番外編:美術室の幸村さん「とある教師目線」

紡灯時園

数学の時間

次は1年のYコースの数Aの授業。
この学校に来てはや4年立つ。もうここにも慣れたものだ。

この学校の数学は、ZコースとYコースに別れている。 
Zコースはいわゆる特進クラス。
Yコースは基礎を学ぶクラスだ。

俺が今うけもっているクラスはYコースの数A。週2の授業だ。

「そろそろいくかー。」
俺、槻島真人つきしままさとはイスから腰を上げ、移動する準備をする。

チャイムが鳴る一分ほど前に教室に入る。
早く行き過ぎてもやることが無い。1分ほどあれば電子黒板の準備はできる。

コードを持ってパソコンと電子黒板をつなぐ時に、ふと一番前の窓際に座る女子生徒をみる。
いつも授業が始まる前、いや始まっても外を眺めているイメージがある。
いったいそんなに外を見て何がおもしろいのか、俺にはよくわからない。
あいつが外を見ながらなにを考えていようと別に俺には関係ない。
しかし、なぜか気になるのだ、いつの間にか見てしまう。


俺の授業は、一通り進めたあと、練習問題をさせる。その問題を解く時間と、他の人と解答を共有する時間をとる。

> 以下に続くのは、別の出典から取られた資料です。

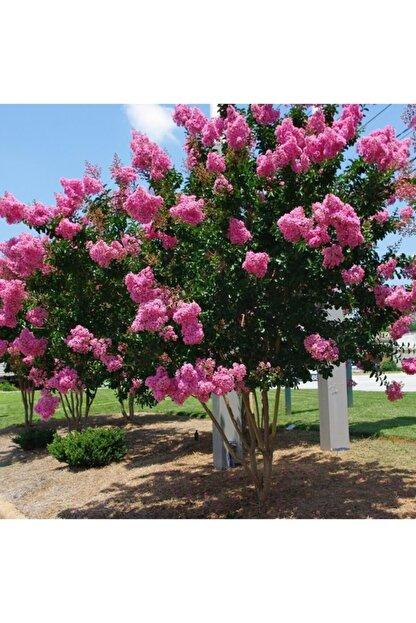 mutbirlik Tüplü Pembe Çiçekli Oya Ağacı Fidanı Lagertroemia Indica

その時いつも彼女は、ボーとすでに解答したであろう自身のノートを見つめている。
隣にも大人しく、ぽつんと考えている子がいるのにもかかわらずだ。

話せばいいのにな。

俺はおせっかいにも彼女に近づき、
「キミらは話さないの?」
と笑顔で問いかける。

ふとこちらを見た彼女は、俺に言われた後すぐに隣を向いて微笑み、「できた?」と話し始める。
そう、話そうとしないだけで、コイツは、普通に会話ができるのだ。 
何故彼女はそれをはじめからしようとしないのだろうか?

個人的、ぽつんとしている生徒をほおっておけない。まぁ、そうなってしまうのが本人の自業自得なら、俺はなんとも言えないが。

この世にはありがた迷惑という言葉もある。
適度にするほうがいいのである。

授業が終わりのチャイムが響く。
やっと今日も終わった。しかしこれからまた職員室でパソコンに向かわねばならない。

あと一息だと、教室を出ていくのだった。